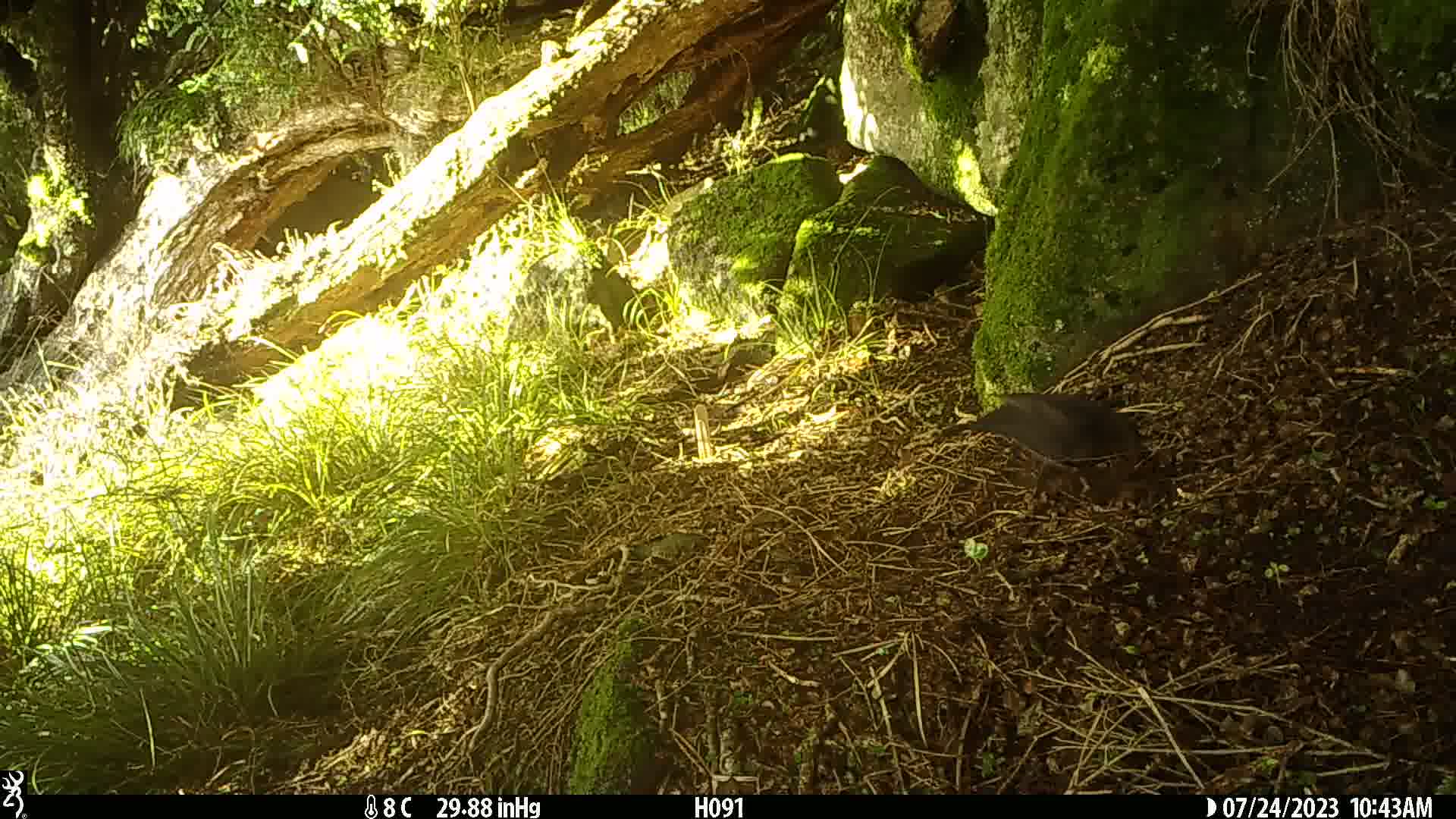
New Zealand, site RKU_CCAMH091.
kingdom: Animalia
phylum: Chordata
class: Aves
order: Passeriformes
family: Turdidae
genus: Turdus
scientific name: Turdus merula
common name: eurasian blackbird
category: blackbird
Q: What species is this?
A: Blackbird (eurasian blackbird) (Turdus merula).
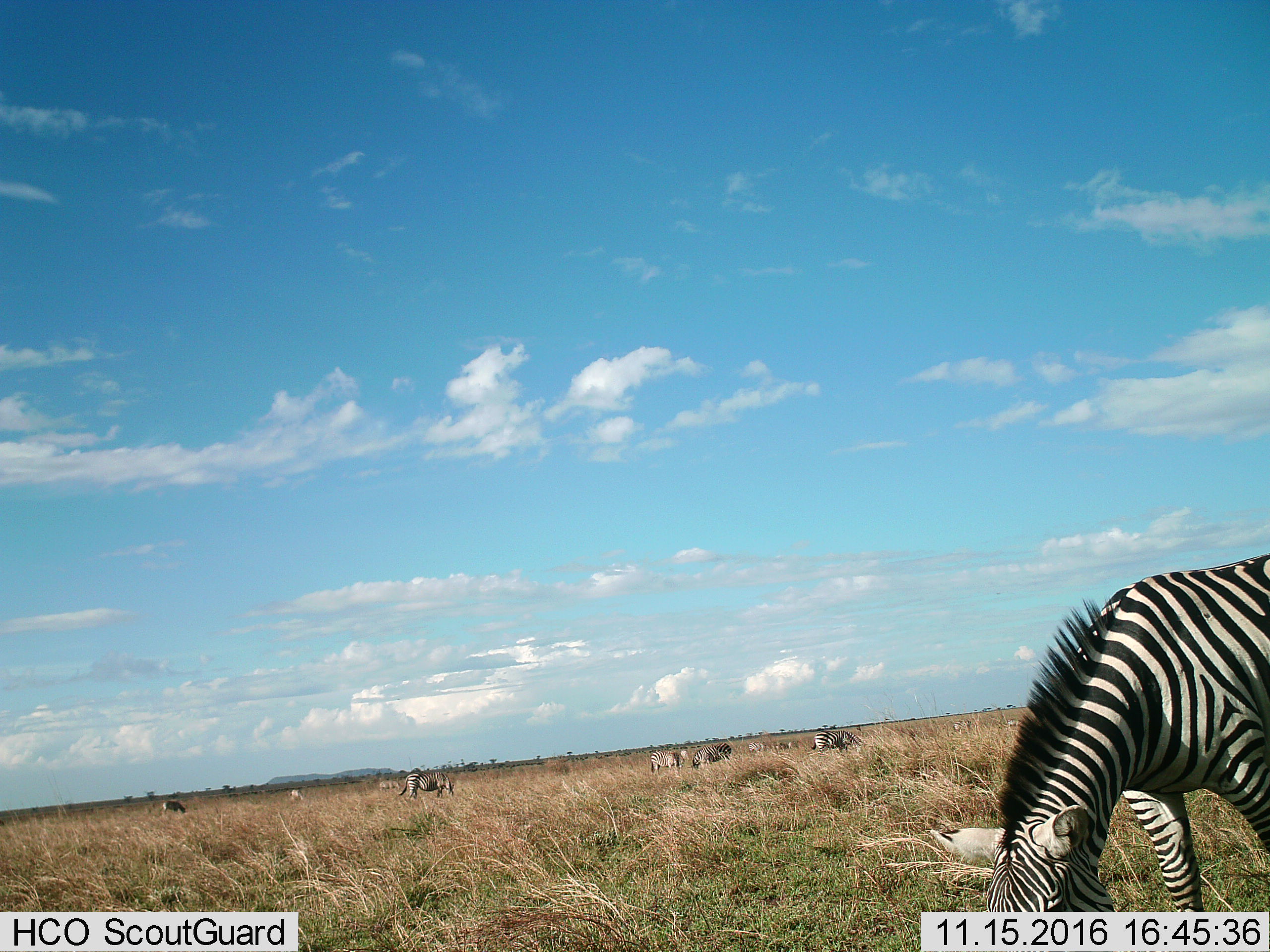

——————

**Task to carry out:**
Retype the data above as given, letting no picture into the copy.

**Solution to this task:**
New Zealand, site RKU_CCAMH091.
kingdom: Animalia
phylum: Chordata
class: Aves
order: Passeriformes
family: Turdidae
genus: Turdus
scientific name: Turdus merula
common name: eurasian blackbird
category: blackbird
Q: What species is this?
A: Blackbird (eurasian blackbird) (Turdus merula).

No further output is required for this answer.